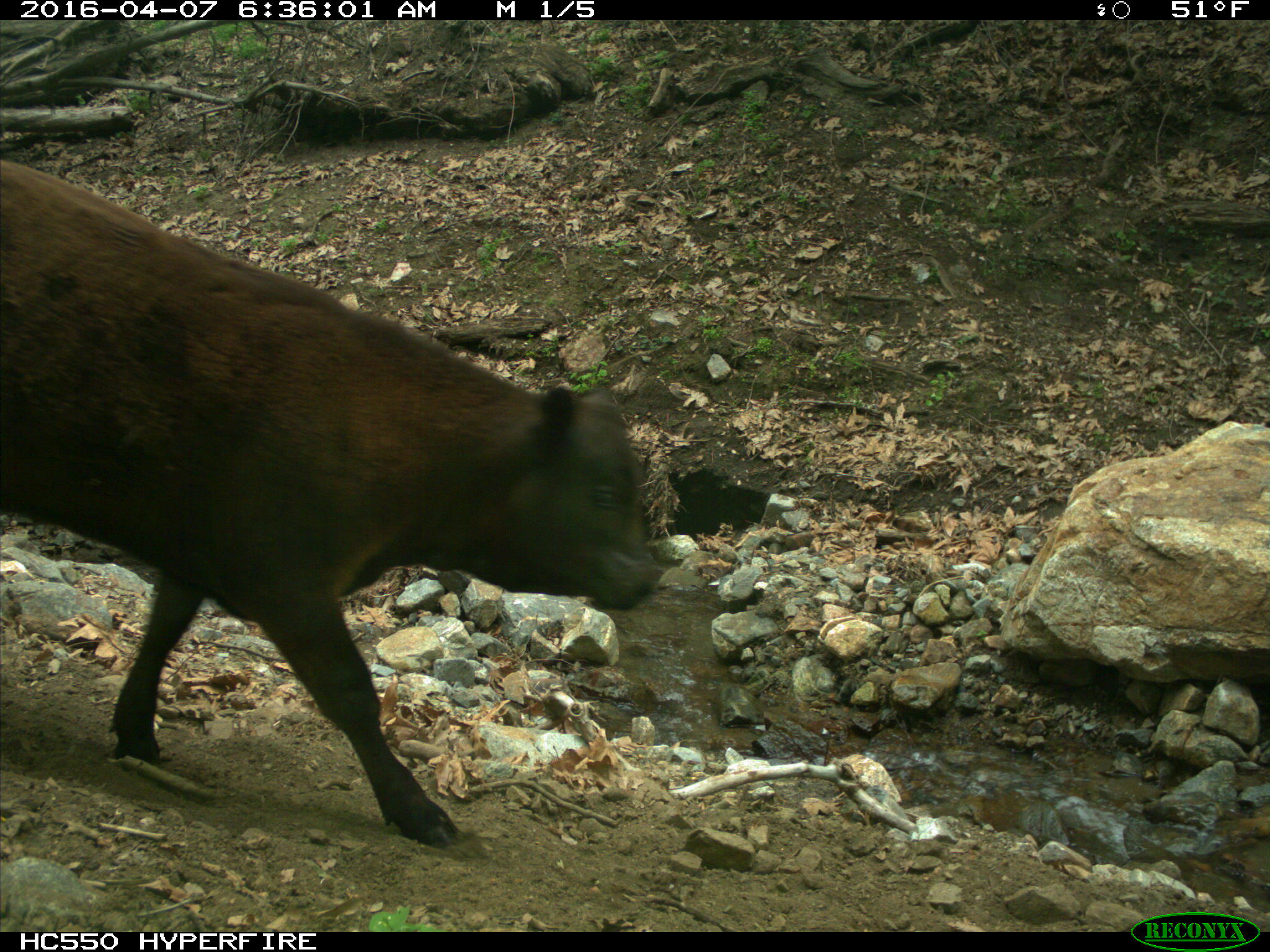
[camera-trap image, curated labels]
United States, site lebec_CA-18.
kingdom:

· · ·

WHAT TO PRODUCE
Return each line above word for word. Skip the pictures.

RESULT FOR THIS EXERCISE
[camera-trap image, curated labels]
United States, site lebec_CA-18.
kingdom:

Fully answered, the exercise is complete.